Nasza Loteria NaM - pasek na kartach artykułów

Nielegalny handel zniknie z ulic Warszawy? Prokuratura wszczęła śledztwo przeciwko mafii chodnikowej

Rafał Christ
Nielegalny handel zniknie z ulic Warszawy? Prokuratura wszczęła śledztwo przeciwko mafii chodnikowej
Nielegalny handel zniknie z ulic Warszawy? Prokuratura wszczęła śledztwo przeciwko mafii chodnikowej mat. prasowe Straż Miejska
Walka z nielegalnym handlem na ulicach stolicy została wznowiona. Śledczy ponownie zajmą się procederem, który w Warszawie kwietnie od lat. Prokurator Okręgowy zlecił analizę akt po artykule jednego ze stołecznych dzienników. Szczegóły w artykule poniżej.

W maju 2017 roku dyrektor biura poselskiego posła Jarosława Krajewskiego złożył zawiadomienie w Prokuraturze Rejonowej Warszawa Mokotów w Warszawie o „podejrzeniu popełnienia przestępstw skarbowych przez osoby mające działać w ramach zorganizowanej grupy przestępczej”. Śledczy odmówili wtedy wszczęcia postępowania z powodu braku odpowiednich dowodów. W oświadczeniu rzecznika prasowego możemy przeczytać, że „materiały zgromadzone na etapie czynności sprawdzających nie wskazywały na uzasadnione podejrzenie popełniania przestępstwa”. Materiały dotyczące sprawy trafiły do Prokuratury Okręgowej w Warszawie.

════

### Treść zadania 1:
Odpowiedz na podstawie tekstu o nielegalnym handlu w Warszawie:
(a) Kto zlecił analizę akt po artykule jednego ze stołecznych dzienników?
(b) Kiedy dyrektor biura poselskiego złożył zawiadomienie?
(c) Do której prokuratury trafiły materiały dotyczące sprawy?

### Wybrane wiersze:
════

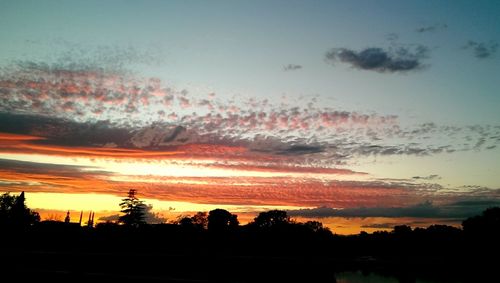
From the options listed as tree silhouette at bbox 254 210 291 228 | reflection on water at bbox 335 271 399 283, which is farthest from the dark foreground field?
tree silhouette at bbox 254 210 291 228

════

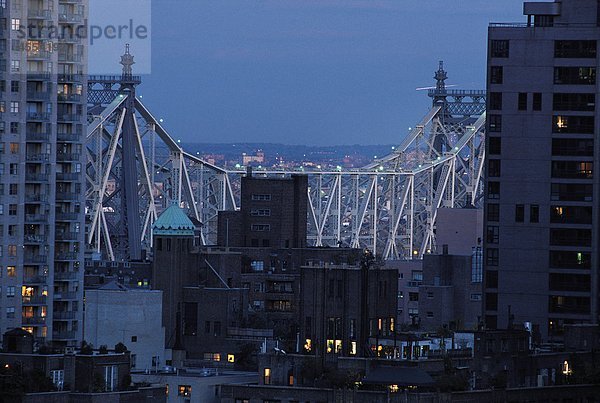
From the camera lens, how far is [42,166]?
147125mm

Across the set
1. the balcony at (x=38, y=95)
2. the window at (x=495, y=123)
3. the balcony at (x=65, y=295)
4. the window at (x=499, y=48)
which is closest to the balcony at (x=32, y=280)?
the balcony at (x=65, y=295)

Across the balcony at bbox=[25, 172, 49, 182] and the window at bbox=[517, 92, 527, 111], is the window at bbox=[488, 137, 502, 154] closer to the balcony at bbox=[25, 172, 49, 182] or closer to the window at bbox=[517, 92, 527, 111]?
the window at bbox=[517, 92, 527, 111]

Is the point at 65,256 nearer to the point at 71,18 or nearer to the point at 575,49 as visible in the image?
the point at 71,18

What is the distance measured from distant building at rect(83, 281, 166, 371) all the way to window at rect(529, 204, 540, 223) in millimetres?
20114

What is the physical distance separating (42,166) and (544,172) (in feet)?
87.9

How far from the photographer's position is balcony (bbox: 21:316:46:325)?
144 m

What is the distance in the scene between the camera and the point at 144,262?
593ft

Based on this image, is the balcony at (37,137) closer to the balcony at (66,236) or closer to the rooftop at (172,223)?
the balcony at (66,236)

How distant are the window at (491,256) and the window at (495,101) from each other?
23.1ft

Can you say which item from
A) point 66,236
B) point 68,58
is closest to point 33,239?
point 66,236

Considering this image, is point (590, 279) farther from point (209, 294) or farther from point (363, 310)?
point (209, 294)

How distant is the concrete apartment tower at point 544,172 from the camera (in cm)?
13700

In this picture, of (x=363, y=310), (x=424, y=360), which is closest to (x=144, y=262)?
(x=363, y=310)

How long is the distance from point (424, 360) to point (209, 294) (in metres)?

════

### Treść zadania 2:
Powiel dokładnie wybrane wiersze od tego, który zawiera „What is the distance measured”, do tego, który zawiera „How long is”, łącznie z oboma.

### Rozwiązanie zadania 1:
(a) Prokurator Okręgowy.
(b) W maju 2017 roku.
(c) Do Prokuratury Okręgowej w Warszawie.

### Rozwiązanie zadania 2:
What is the distance measured from distant building at rect(83, 281, 166, 371) all the way to window at rect(529, 204, 540, 223) in millimetres?
20114

What is the physical distance separating (42,166) and (544,172) (in feet)?
87.9

How far from the photographer's position is balcony (bbox: 21:316:46:325)?
144 m

What is the distance in the scene between the camera and the point at 144,262?
593ft

Based on this image, is the balcony at (37,137) closer to the balcony at (66,236) or closer to the rooftop at (172,223)?
the balcony at (66,236)

How distant are the window at (491,256) and the window at (495,101) from each other?
23.1ft

Can you say which item from
A) point 66,236
B) point 68,58
is closest to point 33,239?
point 66,236

Considering this image, is point (590, 279) farther from point (209, 294) or farther from point (363, 310)?
point (209, 294)

How distant is the concrete apartment tower at point 544,172 from the camera (in cm)?
13700

In this picture, of (x=363, y=310), (x=424, y=360), which is closest to (x=144, y=262)?
(x=363, y=310)

How long is the distance from point (424, 360) to point (209, 294) (in metres)?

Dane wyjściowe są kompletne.